WORK ITEM.
The listing below holds pictures; exclude them. Return exactly the lines from the one with "Ultra lightweight suitcase" through the one with "Tokiame, Byou - Touhou".

Segment Start: RECORD SET

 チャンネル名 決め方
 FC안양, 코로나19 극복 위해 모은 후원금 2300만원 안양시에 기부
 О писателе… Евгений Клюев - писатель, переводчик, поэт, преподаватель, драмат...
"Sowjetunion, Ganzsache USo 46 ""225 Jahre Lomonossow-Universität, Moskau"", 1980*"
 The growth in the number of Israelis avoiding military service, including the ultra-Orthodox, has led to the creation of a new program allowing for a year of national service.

Segment End: RECORD SET
Segment Start: RECORD SET

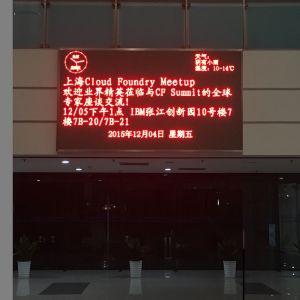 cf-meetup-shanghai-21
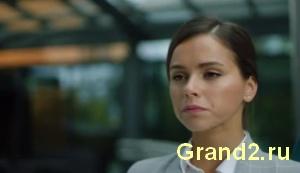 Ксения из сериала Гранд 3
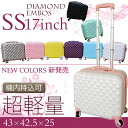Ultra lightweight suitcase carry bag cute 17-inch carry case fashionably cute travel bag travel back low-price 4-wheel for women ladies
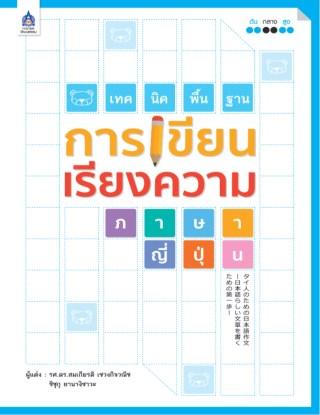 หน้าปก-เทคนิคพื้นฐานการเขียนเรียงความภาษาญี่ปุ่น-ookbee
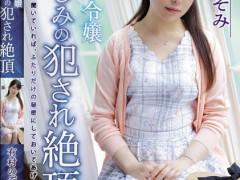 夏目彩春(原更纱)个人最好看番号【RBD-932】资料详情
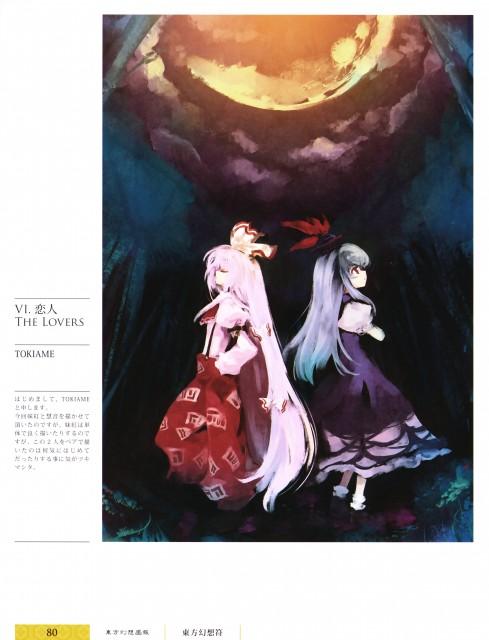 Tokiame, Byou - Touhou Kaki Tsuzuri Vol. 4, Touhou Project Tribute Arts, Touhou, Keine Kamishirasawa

Segment End: RECORD SET

OUTPUT BELOW.
Ultra lightweight suitcase carry bag cute 17-inch carry case fashionably cute travel bag travel back low-price 4-wheel for women ladies
 หน้าปก-เทคนิคพื้นฐานการเขียนเรียงความภาษาญี่ปุ่น-ookbee
 夏目彩春(原更纱)个人最好看番号【RBD-932】资料详情
 Tokiame, Byou - Touhou Kaki Tsuzuri Vol. 4, Touhou Project Tribute Arts, Touhou, Keine Kamishirasawa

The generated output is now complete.